The panelists in the video, all pollsters, focused on their area of expertise (polling) and discussed
what could have gone wrong with the polling.
- Polls asked wrong questions - focus on discrimination v. focus on freedom; use of term gay v. homosexual - will all result in different responses
- Voters changed their minds - negative campaigning - the panel suggested the no campaign might have frightened voters and the yes campaign may have irritated voters
- Size of turnout - Craciun said that the low percentage of people who vote in general is a serious problem. Moore said this was the highest turnout election. (In the end, the turnout edged out the 2006 Mayoral race by 240 ballots, and Prop. 5 had the most people voting.)
Nevertheless, all these possible polling errors can happen at
every election and these are experienced pollsters who can explain the
ways polls go bad and are paid to avoid these types of bias in their
polling. At this election, Dave Dittman agreed this was the highest deviation between what was predicted and the outcome in a week's time [that he could remember.]
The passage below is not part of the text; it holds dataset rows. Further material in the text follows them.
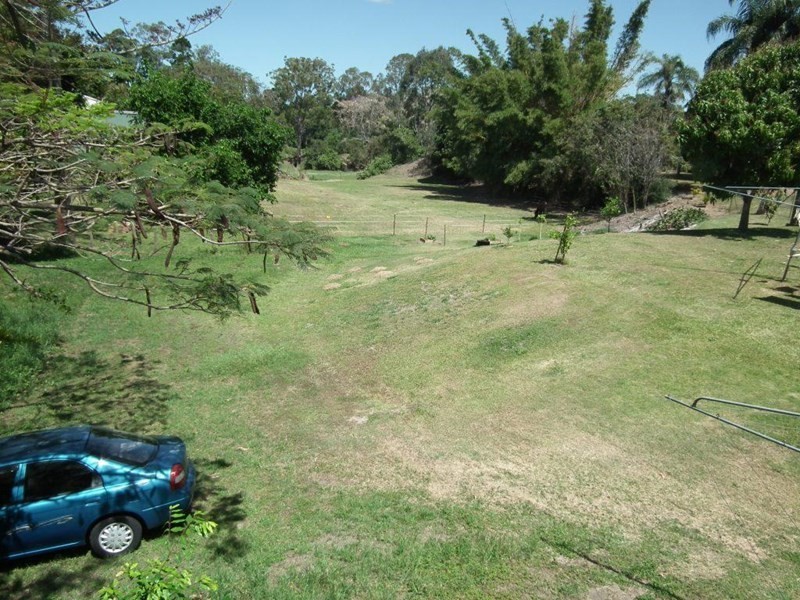 23 Lennox Street, Maryborough QLD 4650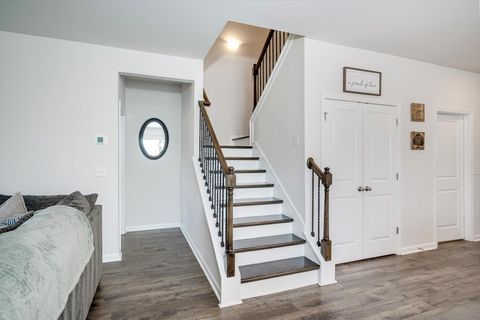 Tiny photo for 6383 Whirlaway Road Road, Graniteville, SC 29829 (MLS # 545525)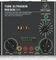 Behringer Voice Studio Vorschaubild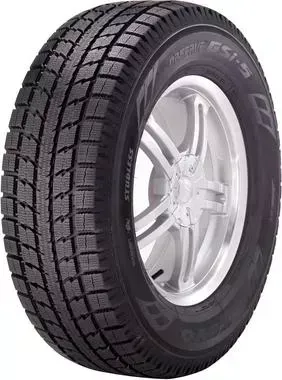 Шина TOYO OBSERVE GSi-5 205/55R16 94T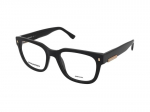 Glasses Dsquared2 D2 0074 807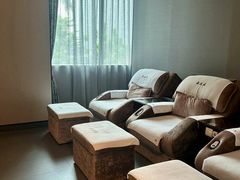 -康逸居·始于2002(海安店)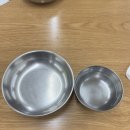 대원빌딩 | 구의역 맛집 대원칼국수 주차 웨이팅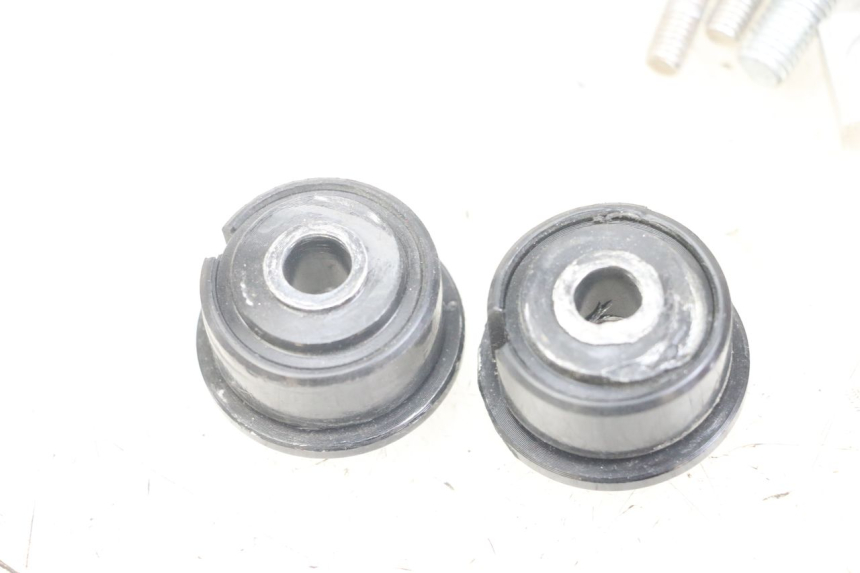 photo de PROTEZIONE MANI YAMAHA XT X 660 (2004 - 2016) - Altra vista dell'articolo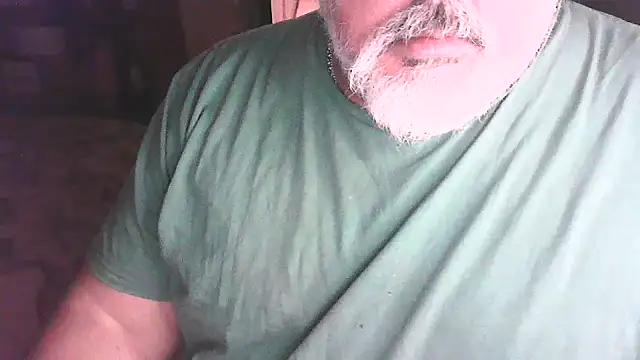cashot58 online show from 05-01-26, 04:06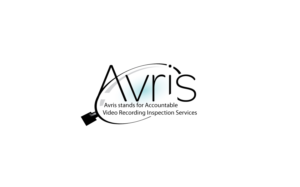 Logo Design by GODDREAMCREATION for this project | Design #23967797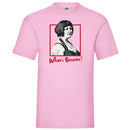Gavin and Stacey Short Sleeve T-Shirt Design 1 - 8 Colours (KIDS)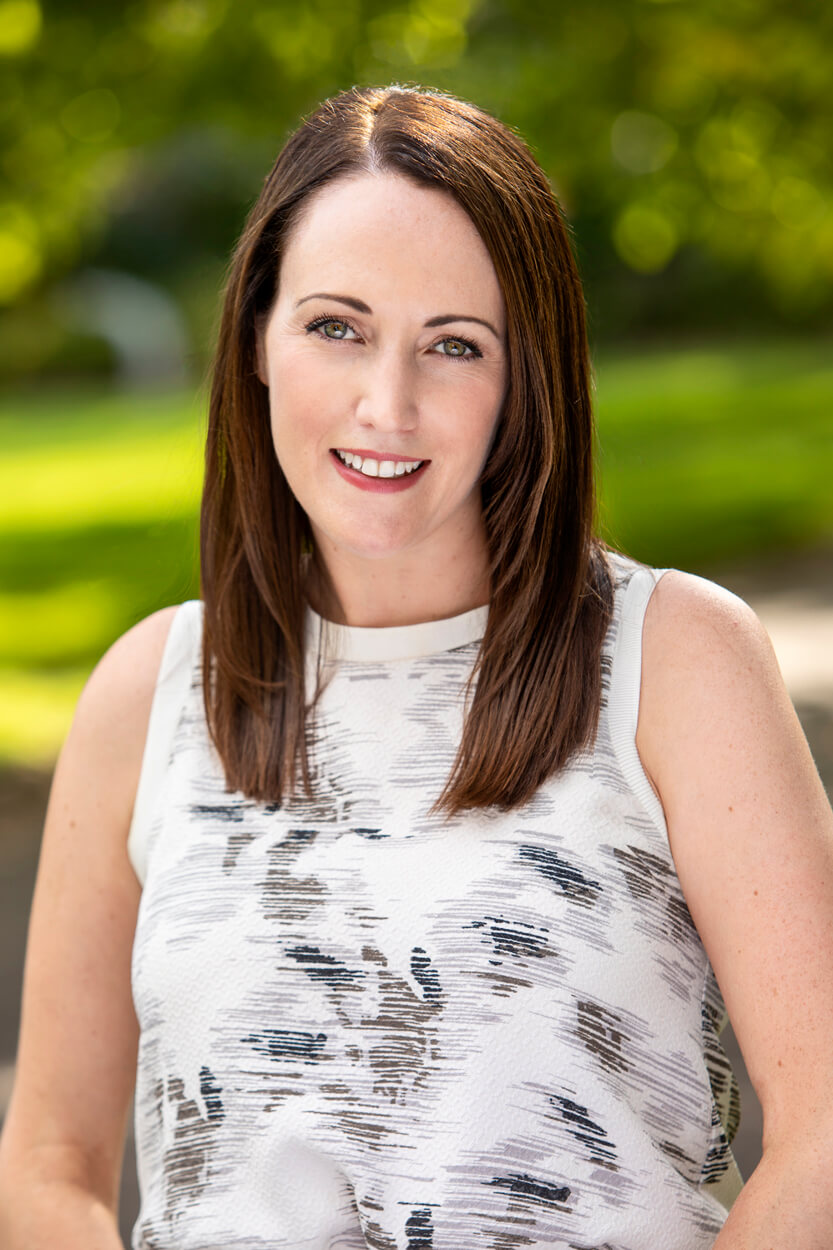 megan mitchell profile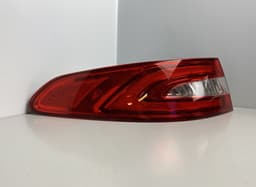 JAGUAR VPCX2X13A518A VPCX2X13A518AE Tail light left JAGUAR XF (X250, CC9) (2008-2015) — thumbnail 2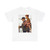 World War One ... War Veterans, 1919 - T-Shirt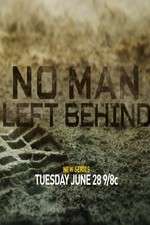 Watch No Man Left Behind Watch123movies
The other option: there was an
irregularity in the election itself and how the votes were counted.
This all came to light when polling places ran out of ballots. We also know that Jim Minnery sent out emails to evangelical Christians telling them they could register on the day of the election, even though he'd previously sent out an email telling them to get registered 30 days before or they wouldn't be able to vote.
We also have reports of broken seals on ballot boxes and the deputy clerk in charge of the elections telling a polling worker not to worry about the broken seals.
Back to the
Sherlock Holmes webpage:
"It is the highest importance in the art of detection to be able to recognize out of a number of facts, which are incidental and which are vital."[7]. And don't dismiss the smallest details - Holmes made it clear that "The little things are infinitely the most important."[8]
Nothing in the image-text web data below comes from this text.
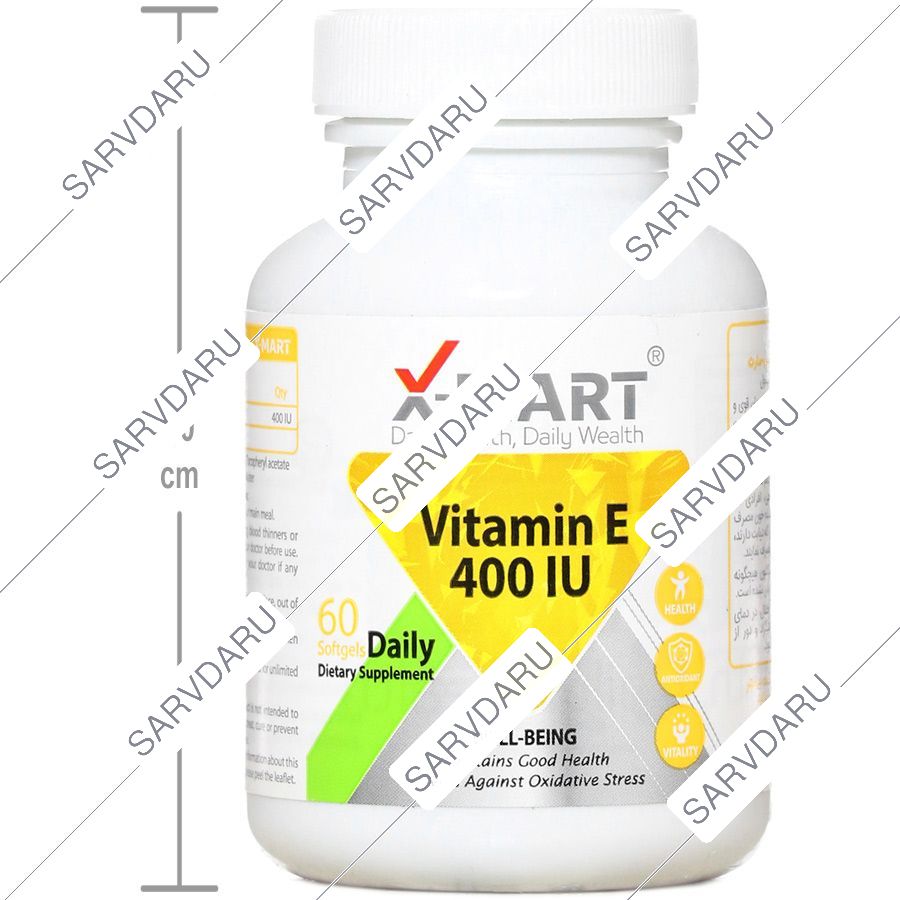 https: shop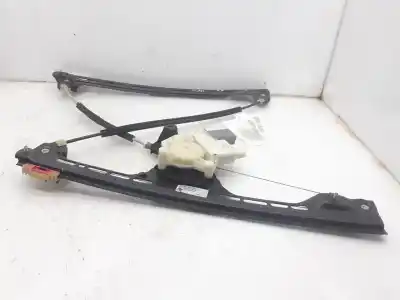 Автозапчасти б/у регулятор стекла переднего правого за citroen c4 picasso feel ссылки oem iam 9675924680  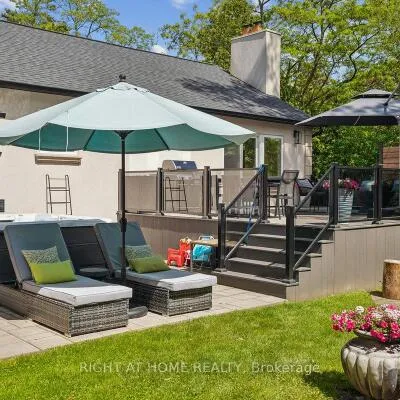 2090,&nbsp;Stonehouse, Sheridan, Mississauga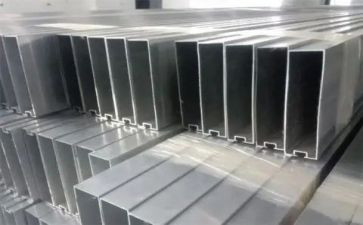 铝模板年度工作总结通用6篇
There are lots of individual pieces. Some, like the broken seals and the missing ballots, should call for an investigation on their own. Elections are simply too important to not make sure that any problems this time, won't happen again.
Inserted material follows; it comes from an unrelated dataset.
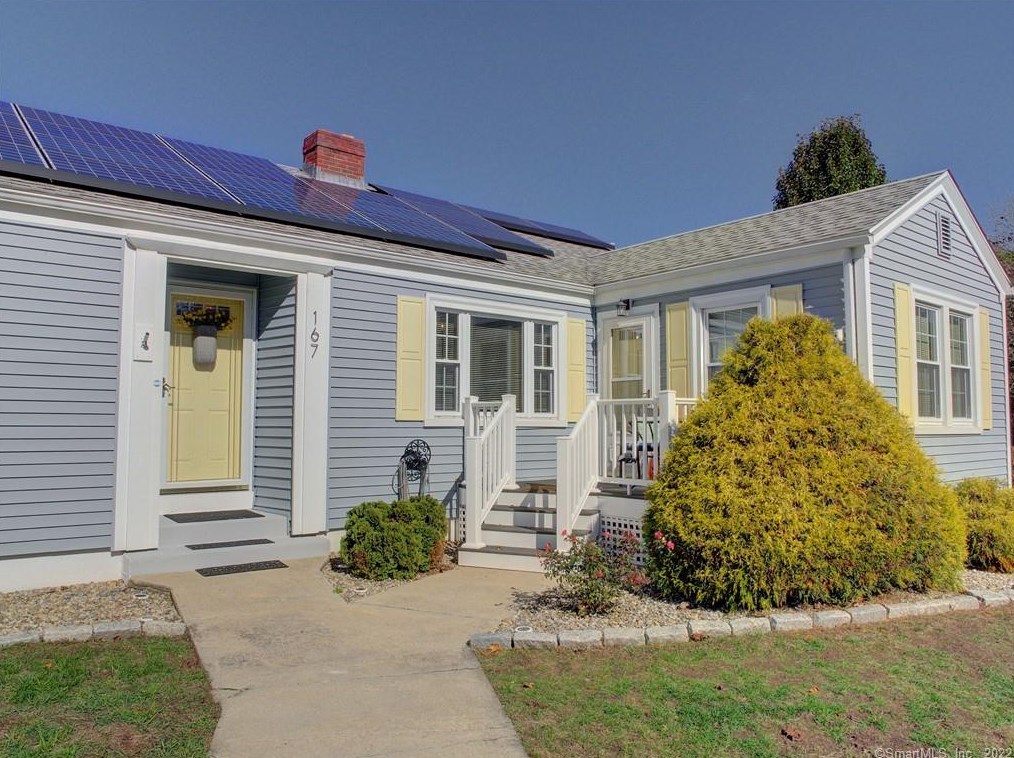 167 Halls Hill Rd, Colchester, CT 06415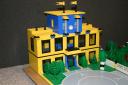 legotown04.jpg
This time, the vote was not close in any particular race. Thus, the investigators need not worry about the political consequences of their findings. Though there are potential consequences for individuals who may have fallen down on the job. Higher level public administrators are not merely supposed to do things the way they've always been done, they are expected to be aware that the world is constantly changing and they have to be adapting to those changes. Based on the
video I did with former elections head, Lupe Marroquin, some good things from the past weren't done and some new bad things were.
In any case, I'm adding this long explanation so that people understand that the video, which raises the issue of the gap between the predicted outcome and the actual outcome is simply one of many clues that, all together, raise serious questions about the integrity of the election.
When there is an accident, the police can conclude it was simply an accident and move on, or they can notice clues that suggest that perhaps there was more to it. I'm just saying, along with others, that there are enough clues, little things that are out of place out there, that suggest there is possibly something more than just an accident.
The Assembly Chair seems to agree, because he's going to appoint an investigator. I'm just adding this bit of evidence into the mix so that it's considered during the investigation.